The key code in the Execute method takes the goHelp COM instance and creates a wwHelpForm COM wrapper instance from it, which is then passed to the user created add-in. The following snippet demonstrates the dynamic instantiation and method call in .NET:

object Instance = Activator.CreateInstance(TypeRef);

// *** Convert object into strongly typed object
Westwind.wwHelp.wwHelpForm Form =
new Westwind.wwHelp.wwHelpForm(Parameter);

bool Result = (bool) Instance.GetType().InvokeMember(
Instance,new object[1] { Form } );
return Result;

The final step is to create an actual Add-in. Here’s a very simple Add-in that demonstrates the wrappered interface:

public bool Activate(wwHelpForm HelpForm)
// *** Demonstrate objects
wwHelp Help = HelpForm.Help;
wwHelpTopic Topic = HelpForm.Help.Topic;

// *** Let's update the topic text
Topic.Body = DateTime.Now.ToString() +
"\r\n" + Topic.Body ;


MessageBox.Show( HelpForm.Config.FtpServer );

// *** Refresh the topic display

return true;

The HelpForm parameter is the Help Builder IDE - the goHelp parameter that was passed from FoxPro, stored into the wwHelpForm wrapper. Once it arrives this single object gives access to the entire Help Builder IDE and API giving the user full access to automate the interface and do whatever they need.

So there you have it - a strongly typed representation of a FoxPro object, that exposes a complex object hierarchy and doesn’t rely on Visual FoxPro type library support. It’s not an automatic process to build these wrapper objects, nor is it the most efficient way to access them, but it provides the most flexibility and functionality that otherwise is simply not available.

On the downside this approach requires some diligence to make sure that if the FoxPro objects change that the .NET wrapper object is kept in sync. It also relies on your ability to create and extend the .NET object. You need to be able to use these new wrapper classes in the .NET code. This approach obviously won’t work if you are given a .NET Object that you have no control over.
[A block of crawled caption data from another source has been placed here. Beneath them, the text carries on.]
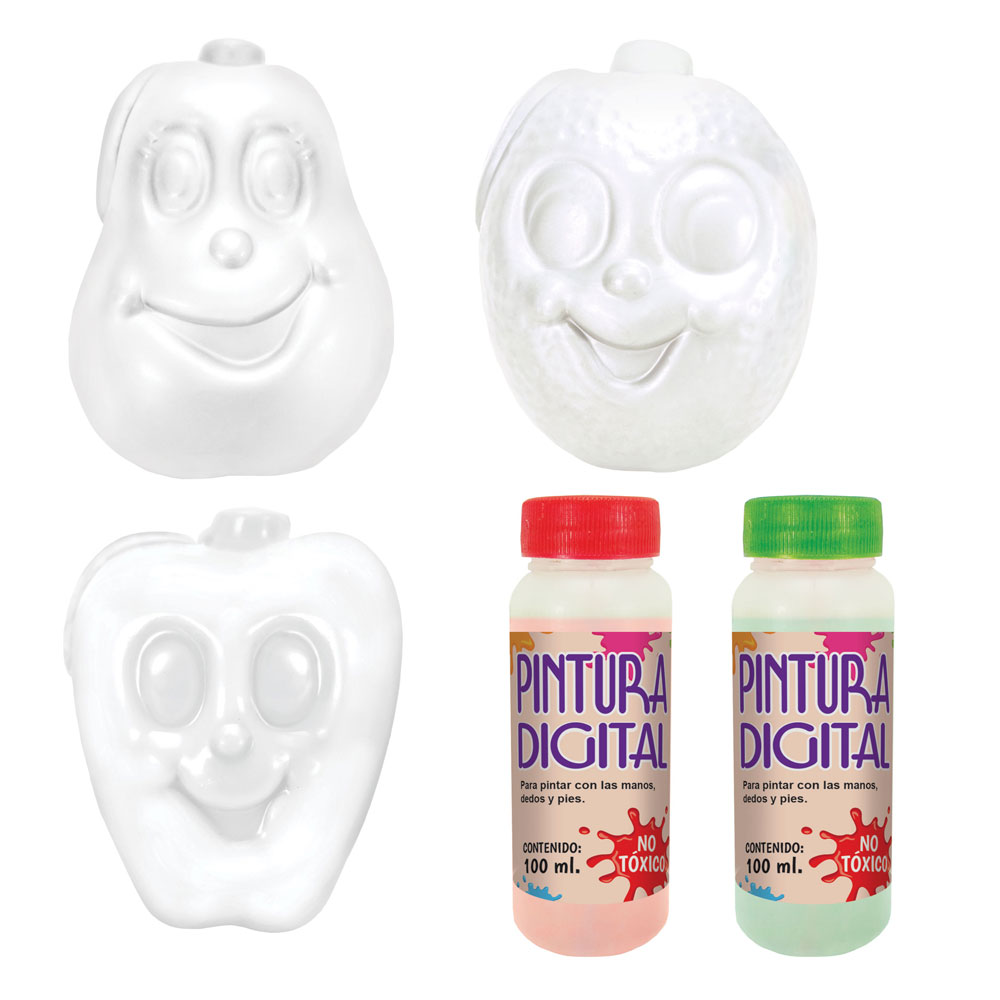 2151 FRUTAS PARA PINTAR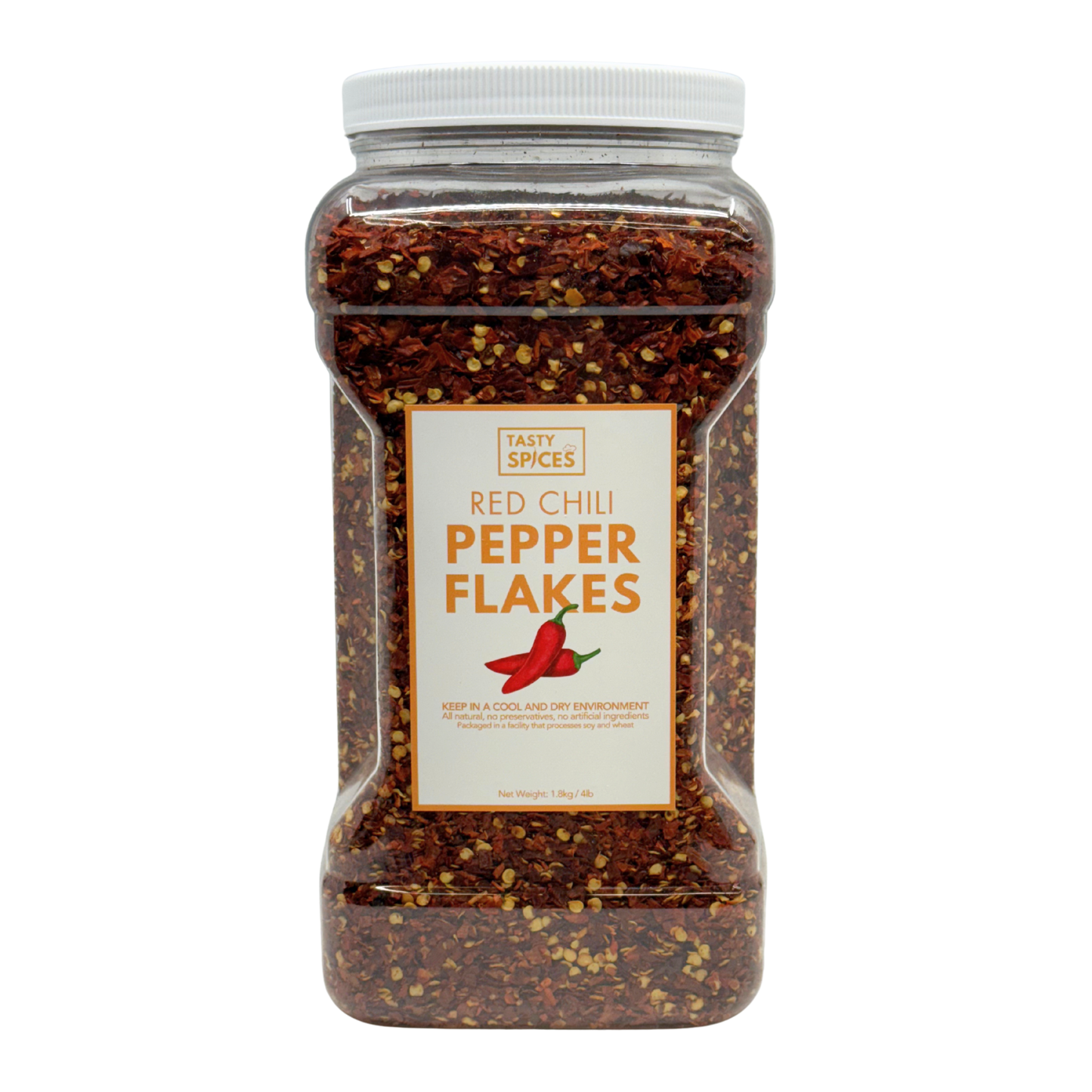 Red Pepper Flakes 3lb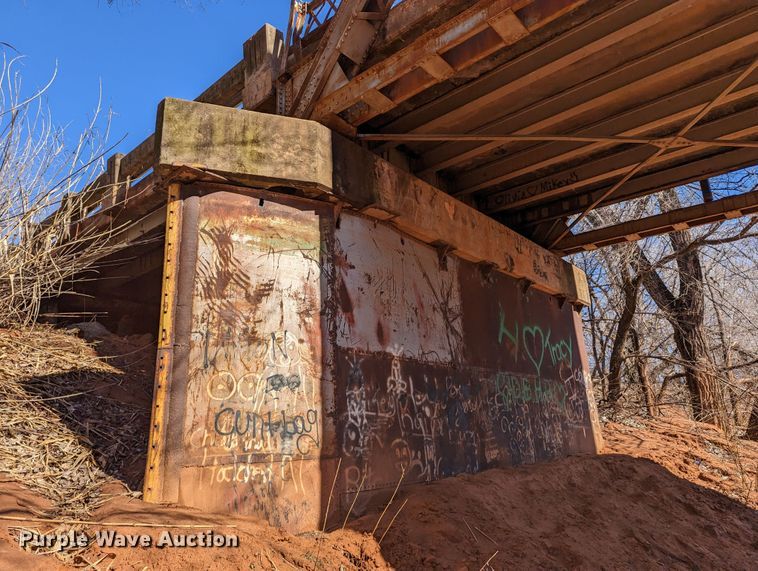 image for item LP9099 1927 JB Klein Iron & Foundry Co  bridge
No Control over the .NET code

If you have no control over the .NET code and you need to call into the .NET object, but can’t because you can’t coerce the type, then what do you do? The last straw is to create a .NET wrapper that calls into the .NET object on the behalf of your FoxPro object. The idea is that the wrapper becomes the proxy that translates between the parameters or property values that are accessible to VFP and the ones that .NET uses and cannot be accessed by VFP. For example, if .NET returns a value type you might create a mirrored class that duplicates the value types properties and pass that to and from FoxPro. Again this can be a lot of manual grunt work, but it can get you past the hurdles if need be.

Objects are farther than they appear

COM Interop with .NET is easy in concept, but if you go beyond the basics you’ll find that the issues are more complicated than it first appears. Most of the issues revolve about Visual FoxPro’s limited ability to create appropriate type libraries for anything but the simplest types.

These are serious issues that you have to consider and should understand before you embark on a large scale COM Interop project. Passing data between the two environments is a crucial aspect of Interop. The devil’s in the details - know the limitations before you get too deep and make sure you can work around them.

In this first article in this series I’ve looked closely at a fairly complex topic. In the next installment we’ll a little more fun when I’ll look at Event Handling and Multithreading with .NET COM Components.